After many months of construction, the addition to the Lawrence Dining Hall stands tall and proud. On one corner, an enticing neon “Diner” sign beckons students to peer in at red vinyl barstools and tables already set with condiments. So why have they been stopped by locked doors and “construction site” signs? Why is the diner still closed?According to Dr. Tom Purce, Assistant Vice President for Student Affairs, the university is waiting on West Chester Borough approval for the diner’s fire suppression system. This system, manufactured by Gaylord, is mounted over cooking areas which use grease and is specially designed to spray chemicals on a grease fire. Water, if used on a grease fire, would cause the grease to splatter, spreading the flames.

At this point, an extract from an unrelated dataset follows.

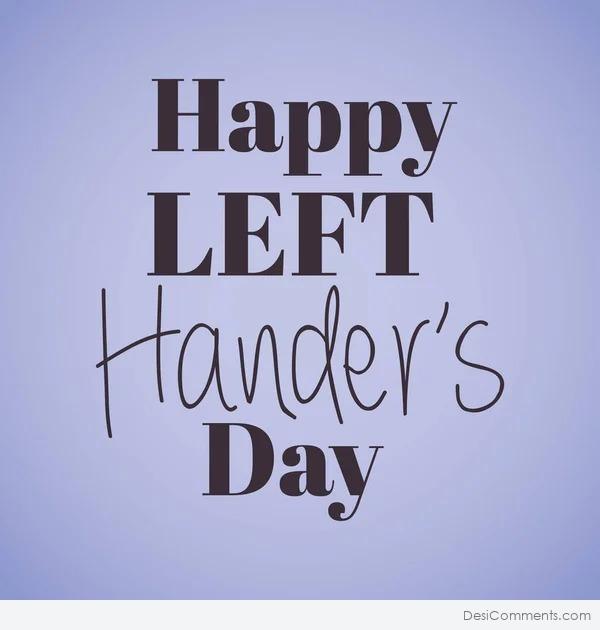Here’s Wishing You A Happy Left-Handers Day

Dee Giardina, Interim Executive Director of Design and Construction, explained late last week that the West Chester office is unfamiliar with the new wet chemical system, which at one stage mixes water with the chemicals. This system has been tested for grill use, and has approval from the state, in addition to being recognized by several National Fire Protection Association fire codes, according to www.nafed.org. However, because water has the potential to be so dangerous near grease, the West Chester office is cautious, and is currently reviewing the documentation of the system.

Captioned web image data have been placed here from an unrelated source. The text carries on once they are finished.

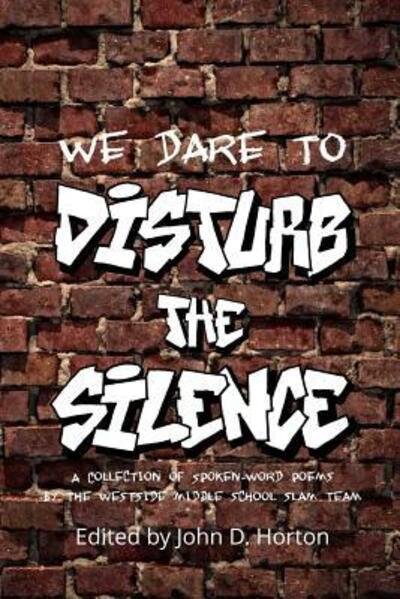 Cover for John Horton · We Dare to Disturb the Silence (Paperback Book) (2019)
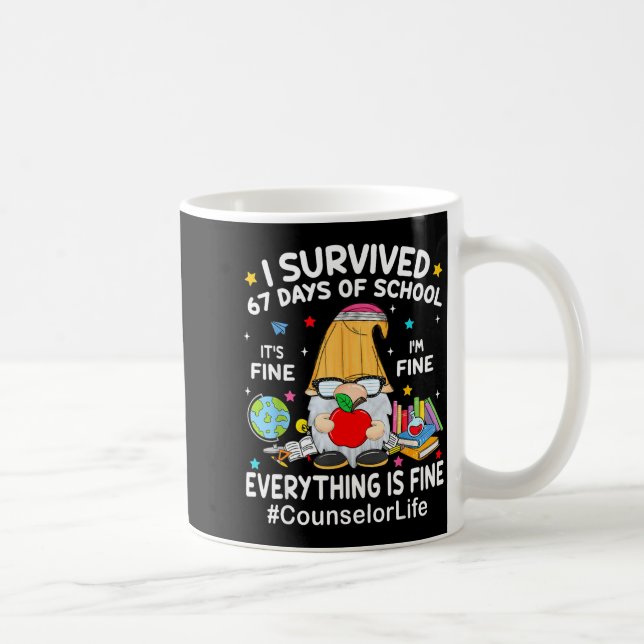Gnome I Survived 67 Days Of School It's Fine Couns Kaffeetasse (Rechts)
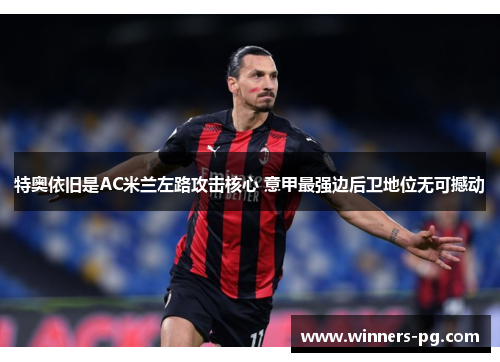 特奥依旧是AC米兰左路攻击核心 意甲最强边后卫地位无可撼动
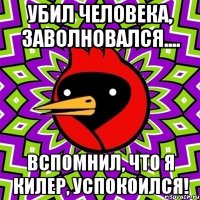 убил человека, заволновался.... вспомнил, что я килер, успокоился!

As soon as it’s given the go-ahead, the diner will be open from noon until one a.m., seven days a week. While there has been some interest in a 24-hour diner, such hours were never planned. Dr. Purce said, “If there are one or two students between two and six a.m., it isn’t really worth keeping it open.” However, if there is demonstrated demand, the hours may be extended.
The diner, which will have a “traditional diner” menu including eggs available anytime, homefries and milkshakes, was supposed to be open much earlier, but the project faced several delays. One was the initial use of a poor grade of steel, which then had to be replaced by U.S. manufactured steel girders. After the facility was basically complete, there was a “punch-list” of items, including a long set of small but necessary touch-up items the construction crew had to complete before the building was ready for inspection. Some of these included final cleaning, paint touch-up and installation of security cameras.

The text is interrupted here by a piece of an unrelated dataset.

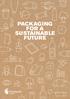 PACKAGING FOR A SUSTAINABLE FUTURE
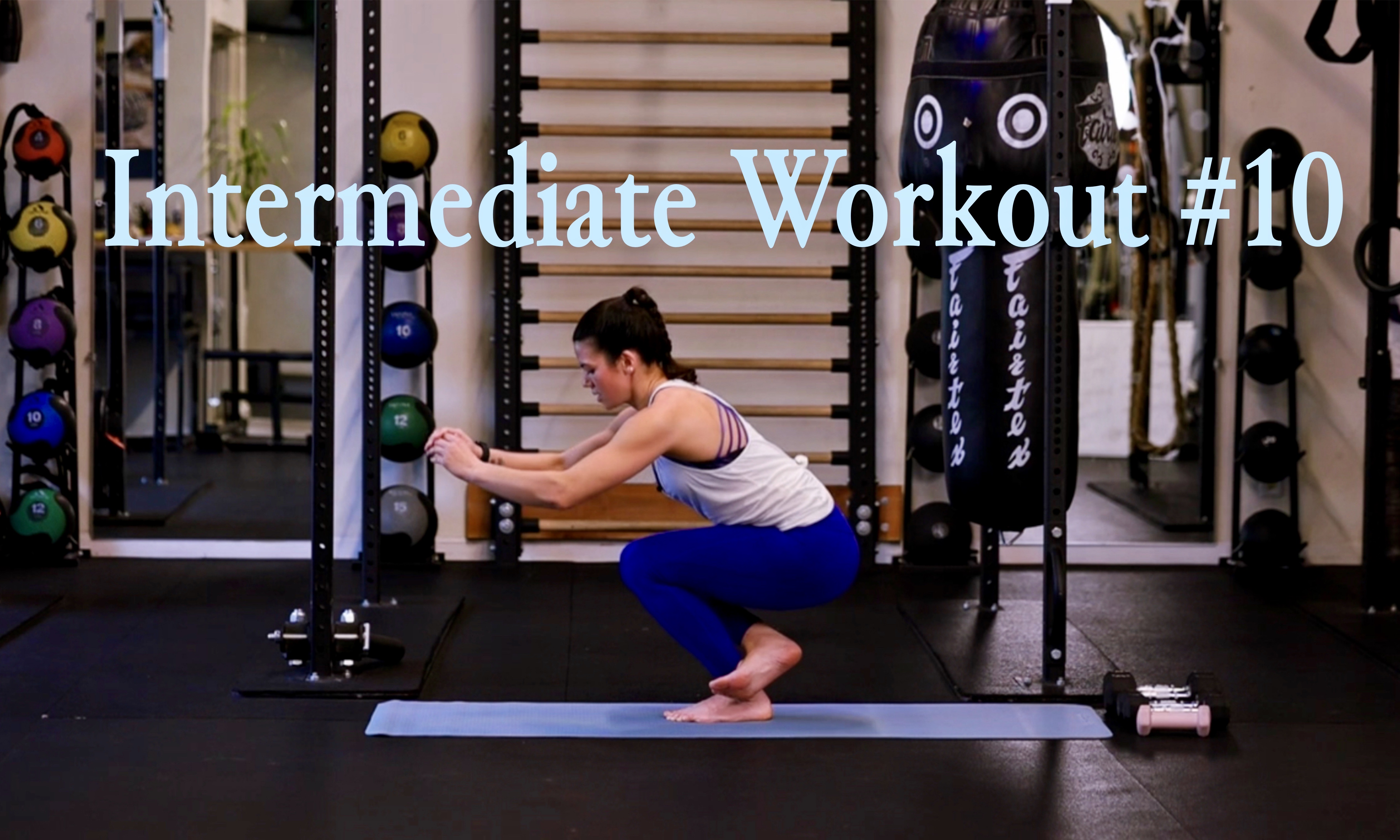Intermediate Workout #10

Security is a final issue with the diner, especially with late-night hours. It would be nice to have a place to come hang out or calm down after a late party, but by the same token, the staff and building must be protected from overly rowdy guests and vandalism. Dr. Purce mentioned overhearing some students admiring the chairs in the seating area outside Lawrence, saying, “I’d like one of those for my dorm room!” While many students are only joking with such comments, some follow through – providing one of the concerns that might keep our diner closed more hours than we’d like.